On Saturday, the Kenosha Education Justice Coalition (KEJC) held an open forum called "Safe and Trauma-Free Kenosha Schools."
The focus was a community conversation about policy to manage student behavior.
"To generate ideas about how we can make our schools better," said Kendra Koeppen Mulwana, the executive director of the Kenosha Education Association.
She presented an overview of security in place at the district's schools as well as national research about support for students. Research, she said, that shows a lack of social workers and psychologists in schools.
The coalition formed last June in response to social unrest and other issues in the city. Saturday's meeting came after another event in Kenosha that has drawn national attention.

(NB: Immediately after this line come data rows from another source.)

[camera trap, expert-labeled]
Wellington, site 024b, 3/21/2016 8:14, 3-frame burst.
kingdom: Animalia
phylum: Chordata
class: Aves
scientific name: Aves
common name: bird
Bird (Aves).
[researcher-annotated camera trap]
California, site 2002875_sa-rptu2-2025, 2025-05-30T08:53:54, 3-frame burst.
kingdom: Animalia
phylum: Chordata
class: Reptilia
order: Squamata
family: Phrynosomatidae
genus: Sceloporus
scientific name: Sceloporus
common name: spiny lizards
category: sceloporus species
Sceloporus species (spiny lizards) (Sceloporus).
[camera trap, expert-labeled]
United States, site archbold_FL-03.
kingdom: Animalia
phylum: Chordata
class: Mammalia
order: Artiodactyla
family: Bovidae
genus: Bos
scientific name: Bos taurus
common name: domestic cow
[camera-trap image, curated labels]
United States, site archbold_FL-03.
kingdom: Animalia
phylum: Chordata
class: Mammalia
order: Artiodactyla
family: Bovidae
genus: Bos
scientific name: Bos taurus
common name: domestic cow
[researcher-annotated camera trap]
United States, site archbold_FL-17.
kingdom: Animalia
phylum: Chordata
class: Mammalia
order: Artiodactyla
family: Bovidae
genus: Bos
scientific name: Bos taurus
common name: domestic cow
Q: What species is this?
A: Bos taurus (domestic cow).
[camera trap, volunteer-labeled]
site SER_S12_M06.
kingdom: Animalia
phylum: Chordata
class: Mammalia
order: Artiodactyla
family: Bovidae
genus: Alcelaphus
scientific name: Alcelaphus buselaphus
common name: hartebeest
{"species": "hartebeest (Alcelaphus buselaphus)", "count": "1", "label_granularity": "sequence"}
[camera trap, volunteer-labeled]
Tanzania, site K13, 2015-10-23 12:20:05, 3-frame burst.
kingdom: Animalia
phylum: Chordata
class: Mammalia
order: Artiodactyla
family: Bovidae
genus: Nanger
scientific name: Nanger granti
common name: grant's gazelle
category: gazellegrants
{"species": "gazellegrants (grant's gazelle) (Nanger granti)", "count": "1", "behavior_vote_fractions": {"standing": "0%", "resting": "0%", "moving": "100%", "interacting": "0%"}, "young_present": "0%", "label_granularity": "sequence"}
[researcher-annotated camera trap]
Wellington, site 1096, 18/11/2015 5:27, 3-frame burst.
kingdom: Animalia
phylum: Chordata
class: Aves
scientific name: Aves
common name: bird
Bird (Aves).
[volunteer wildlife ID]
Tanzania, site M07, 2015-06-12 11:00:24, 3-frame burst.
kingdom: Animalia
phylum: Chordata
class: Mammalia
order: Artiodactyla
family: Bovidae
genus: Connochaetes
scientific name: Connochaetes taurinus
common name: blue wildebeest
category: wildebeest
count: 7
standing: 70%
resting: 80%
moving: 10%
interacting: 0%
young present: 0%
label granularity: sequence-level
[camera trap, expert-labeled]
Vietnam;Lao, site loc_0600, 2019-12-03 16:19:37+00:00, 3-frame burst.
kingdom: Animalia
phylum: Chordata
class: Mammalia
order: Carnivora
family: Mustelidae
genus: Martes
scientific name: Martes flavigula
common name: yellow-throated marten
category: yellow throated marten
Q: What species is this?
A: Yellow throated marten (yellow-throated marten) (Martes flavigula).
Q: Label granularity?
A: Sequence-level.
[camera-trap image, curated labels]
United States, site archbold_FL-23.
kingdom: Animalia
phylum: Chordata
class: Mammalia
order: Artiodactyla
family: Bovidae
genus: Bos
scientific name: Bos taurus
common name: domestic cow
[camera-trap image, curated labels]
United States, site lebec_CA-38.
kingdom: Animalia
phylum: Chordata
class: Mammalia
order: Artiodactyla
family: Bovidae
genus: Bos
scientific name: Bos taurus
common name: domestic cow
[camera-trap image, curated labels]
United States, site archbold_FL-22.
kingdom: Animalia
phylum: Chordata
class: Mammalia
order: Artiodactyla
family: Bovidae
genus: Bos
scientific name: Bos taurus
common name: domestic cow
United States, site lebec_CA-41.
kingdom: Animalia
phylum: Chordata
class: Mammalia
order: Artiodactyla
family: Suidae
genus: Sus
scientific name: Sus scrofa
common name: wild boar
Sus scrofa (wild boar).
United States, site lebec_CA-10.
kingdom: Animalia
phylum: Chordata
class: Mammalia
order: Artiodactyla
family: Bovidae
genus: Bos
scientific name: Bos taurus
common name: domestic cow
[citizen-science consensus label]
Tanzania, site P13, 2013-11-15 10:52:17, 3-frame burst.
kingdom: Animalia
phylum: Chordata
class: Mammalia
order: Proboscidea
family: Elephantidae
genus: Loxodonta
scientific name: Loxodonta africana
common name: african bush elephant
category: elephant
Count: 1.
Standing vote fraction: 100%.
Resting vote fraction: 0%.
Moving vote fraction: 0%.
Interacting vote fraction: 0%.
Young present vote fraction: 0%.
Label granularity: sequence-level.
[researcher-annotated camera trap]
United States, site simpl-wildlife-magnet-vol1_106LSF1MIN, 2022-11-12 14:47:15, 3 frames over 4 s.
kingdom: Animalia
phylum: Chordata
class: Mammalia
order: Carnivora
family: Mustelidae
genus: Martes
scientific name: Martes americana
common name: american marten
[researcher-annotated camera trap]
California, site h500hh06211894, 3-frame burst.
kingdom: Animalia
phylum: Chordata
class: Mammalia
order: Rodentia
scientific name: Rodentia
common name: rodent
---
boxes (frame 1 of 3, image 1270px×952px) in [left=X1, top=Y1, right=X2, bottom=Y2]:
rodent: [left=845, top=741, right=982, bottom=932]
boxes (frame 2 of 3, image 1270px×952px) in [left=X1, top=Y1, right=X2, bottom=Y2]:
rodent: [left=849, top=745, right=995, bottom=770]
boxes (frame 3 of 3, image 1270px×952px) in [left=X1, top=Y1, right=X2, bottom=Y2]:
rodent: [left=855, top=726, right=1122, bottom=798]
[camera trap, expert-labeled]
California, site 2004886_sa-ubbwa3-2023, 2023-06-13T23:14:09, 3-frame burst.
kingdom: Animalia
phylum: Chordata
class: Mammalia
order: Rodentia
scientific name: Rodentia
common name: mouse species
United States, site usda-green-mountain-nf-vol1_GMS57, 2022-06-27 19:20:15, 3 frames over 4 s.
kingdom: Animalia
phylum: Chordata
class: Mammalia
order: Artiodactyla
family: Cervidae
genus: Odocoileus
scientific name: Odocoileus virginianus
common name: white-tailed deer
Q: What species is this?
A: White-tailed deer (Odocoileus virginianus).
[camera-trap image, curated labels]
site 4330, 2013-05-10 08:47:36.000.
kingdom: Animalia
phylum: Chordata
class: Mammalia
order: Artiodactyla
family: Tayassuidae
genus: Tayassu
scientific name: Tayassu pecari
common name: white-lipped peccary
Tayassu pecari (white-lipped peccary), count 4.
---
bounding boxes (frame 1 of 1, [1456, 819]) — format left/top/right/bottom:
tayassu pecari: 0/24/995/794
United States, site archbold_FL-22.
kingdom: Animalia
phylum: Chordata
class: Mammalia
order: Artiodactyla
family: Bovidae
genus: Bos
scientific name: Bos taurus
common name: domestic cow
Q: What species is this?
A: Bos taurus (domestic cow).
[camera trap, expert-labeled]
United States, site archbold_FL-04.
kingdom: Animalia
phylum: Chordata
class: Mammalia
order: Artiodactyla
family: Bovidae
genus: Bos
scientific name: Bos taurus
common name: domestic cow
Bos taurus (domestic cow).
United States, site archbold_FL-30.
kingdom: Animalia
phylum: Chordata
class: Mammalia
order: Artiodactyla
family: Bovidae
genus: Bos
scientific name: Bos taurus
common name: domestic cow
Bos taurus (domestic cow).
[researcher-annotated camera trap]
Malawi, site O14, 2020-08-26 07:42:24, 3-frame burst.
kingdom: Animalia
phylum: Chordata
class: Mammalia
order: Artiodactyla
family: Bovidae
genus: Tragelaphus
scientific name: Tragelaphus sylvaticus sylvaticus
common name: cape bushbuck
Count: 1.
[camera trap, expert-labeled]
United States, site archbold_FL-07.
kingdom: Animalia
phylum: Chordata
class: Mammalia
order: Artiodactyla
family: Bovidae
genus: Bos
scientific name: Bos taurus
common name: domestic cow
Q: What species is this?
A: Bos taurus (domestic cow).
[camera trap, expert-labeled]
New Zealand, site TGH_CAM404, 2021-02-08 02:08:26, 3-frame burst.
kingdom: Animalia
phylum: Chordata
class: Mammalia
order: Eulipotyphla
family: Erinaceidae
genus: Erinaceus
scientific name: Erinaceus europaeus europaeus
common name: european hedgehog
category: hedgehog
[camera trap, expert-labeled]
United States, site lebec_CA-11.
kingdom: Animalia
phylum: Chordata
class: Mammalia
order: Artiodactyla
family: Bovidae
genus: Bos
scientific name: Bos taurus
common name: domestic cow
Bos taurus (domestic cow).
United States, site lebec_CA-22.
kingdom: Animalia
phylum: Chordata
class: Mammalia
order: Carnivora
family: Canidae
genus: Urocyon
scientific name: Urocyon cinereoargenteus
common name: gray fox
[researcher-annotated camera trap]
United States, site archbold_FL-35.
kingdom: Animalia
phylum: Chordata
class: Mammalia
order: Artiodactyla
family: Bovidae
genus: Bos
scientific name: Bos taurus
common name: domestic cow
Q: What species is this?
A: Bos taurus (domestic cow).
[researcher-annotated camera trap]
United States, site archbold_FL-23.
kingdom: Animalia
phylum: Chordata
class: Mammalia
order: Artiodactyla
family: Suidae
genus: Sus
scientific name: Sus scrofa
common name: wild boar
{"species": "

On March 4, an off-duty police officer broke up a fight in Lincoln Middle School cafeteria. He subdued a 12-year-old girl, placed her hands behind her back, and put his knee on her neck.
That officer has resigned from Lincoln. According to Kenosha Police, he's on desk duty pending an investigation.
The KEJC said the Kenosha Unified School District employs three types of security.
Off-duty police officers are paid by the district and answer to the district. They don't present as police at schools.
School resource officers, or SROs, are on-duty police. They're assigned to schools and answer to Kenosha Police.
A third option is Security ESPs. They're also paid by the district and are not police. Pay and specialty training vary among the various security in schools.
The few dozen people gathered at Grace Welcome Center for the forum weren't there to decide which option is the best. That may come later.
"If the conversations we continue to have, eventually lead to that conversation, whether we should have SROs or off-duty police in schools, we're happy to have that conversation," said Koeppen Mulwana. "But for now — what's in place and how can we improve upon those."
Koeppen Mulwana's overview was followed by small groups. Parents, educators and others discussed security, but also student success and what's need to achieve that in addition to a safe classroom environment.
"We want to have diverse opinions when we're having these conversations, because everyone has different backgrounds and experience," said Koeppen Mulwana.
She said she hopes more people join the conversation on April 25 at the KUSD school board meeting.